Jean-Baptiste Du Bos, o Dubos (Beauvais, 1670 – Parigi, 23 marzo 1742), è stato un filosofo e storico francese.

Importante studioso della storia e della critica delle arti e della poesia, ha dato importanti contributi alla filosofia estetica tra il XVII e il XVIII secolo. Tra i suoi scritti sono notevoli le Réflexions critiques sur la poésie et la peinture. In esse, pubblicate nel 1719, si teorizza che il sentimento è alla base della produzione della bellezza nell'arte e nella poesia, senza dar troppa importanza alle regole e agli schemi accademici. Si tratta di una completamente nuova visione di ciò che è bello, che tiene conto di ciò che ogni persona in generale cerca e trova nell'opera d'arte o letteraria. Il sentimento, per lui diventato il motore primario dell'estetica, ha nelle Réflexions la sua legittimazione definitiva, diventando così una base per l'estetica dell'Illuminismo.

#### Materiale raccolto:
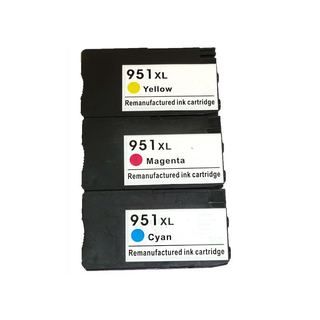 Replacement Hp 951xl Cn046an Cn047an Cn048an Compatible Color Ink Cartridge (pack Of 3)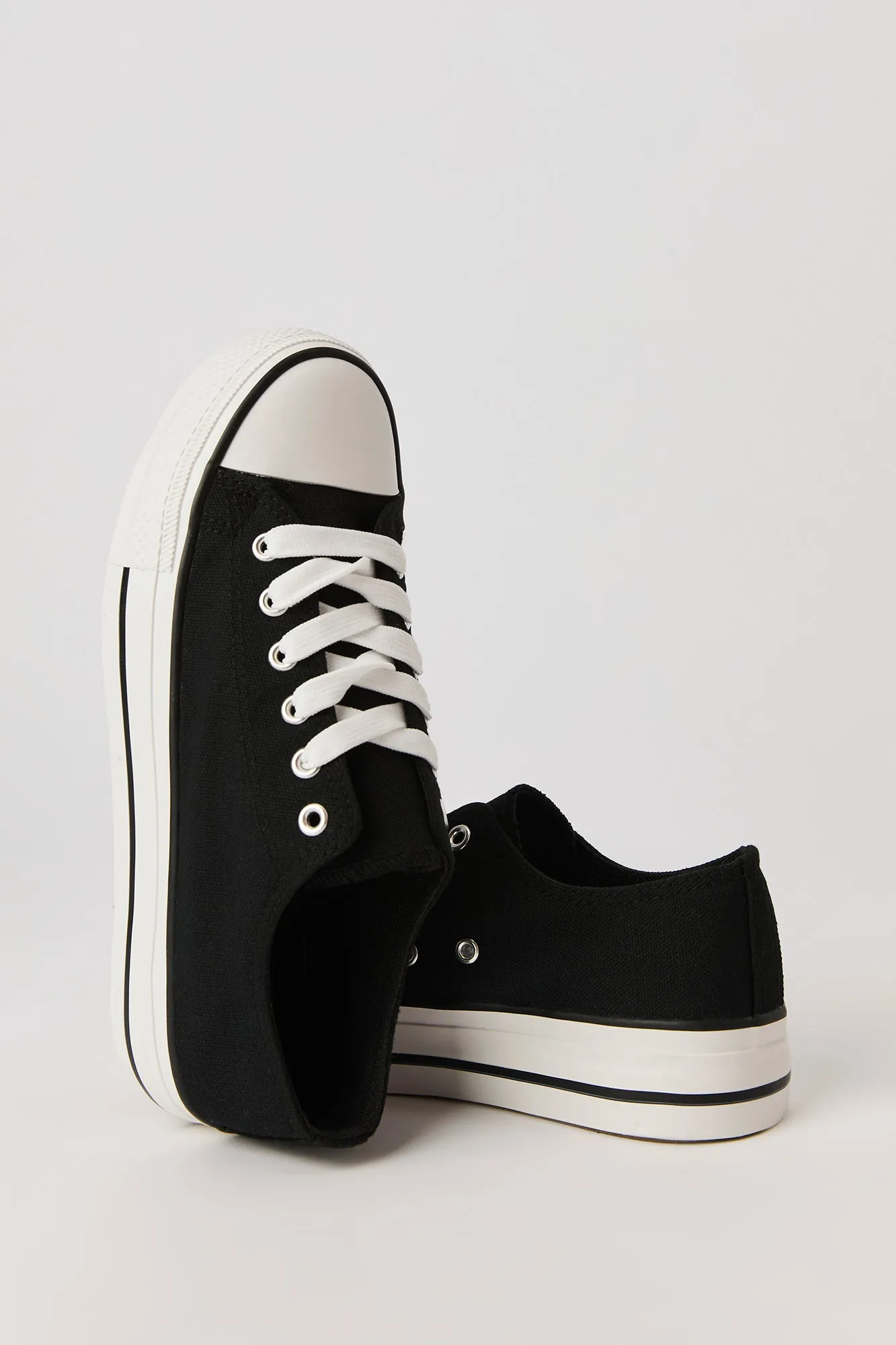 Low Top Platform Canvas Sneaker sold by Urban Planet product image thumbnail 5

#### Attività:
(a) Elenca tutti gli anni scritti in cifre nel brano su Du Bos.
(b) Continua il brano su Du Bos partendo dopo la sua ultima frase.
Per svolgere le attività il materiale raccolto non serve.

#### Soluzioni:
(a) 1670, 1742, 1719

(b)
Il razionalismo freddo e schematico in arte e letteratura è rifiutato da Du Bos, che rigetta i formalismi dogmatici. Questo perché della bellezza non si può dare alcuna definizione rigida, né si può fissare alcun schematismo canonico. Soltanto la sensibilità dell'individuo che apprezza la bellezza perché la capisce e si sintonizza con essa, permette di accedere alla sfera del bello in termini estetici.
Du Bos scrive nelle Réflexions:
« In pittura il fine principale è di produrre emozione. Se c'è emozione vuol dire che c'è eccellenza. E' la stessa ragione per cui un'opera che non emoziona e non fa presa sui sentimenti non ha alcun valore. Ciò significa che non sono le regole a produrre il bello e che un'opera può essere brutta senza tradire le regole, mentre un'opera piena di trasgressioni alle regole può essere eccellente. »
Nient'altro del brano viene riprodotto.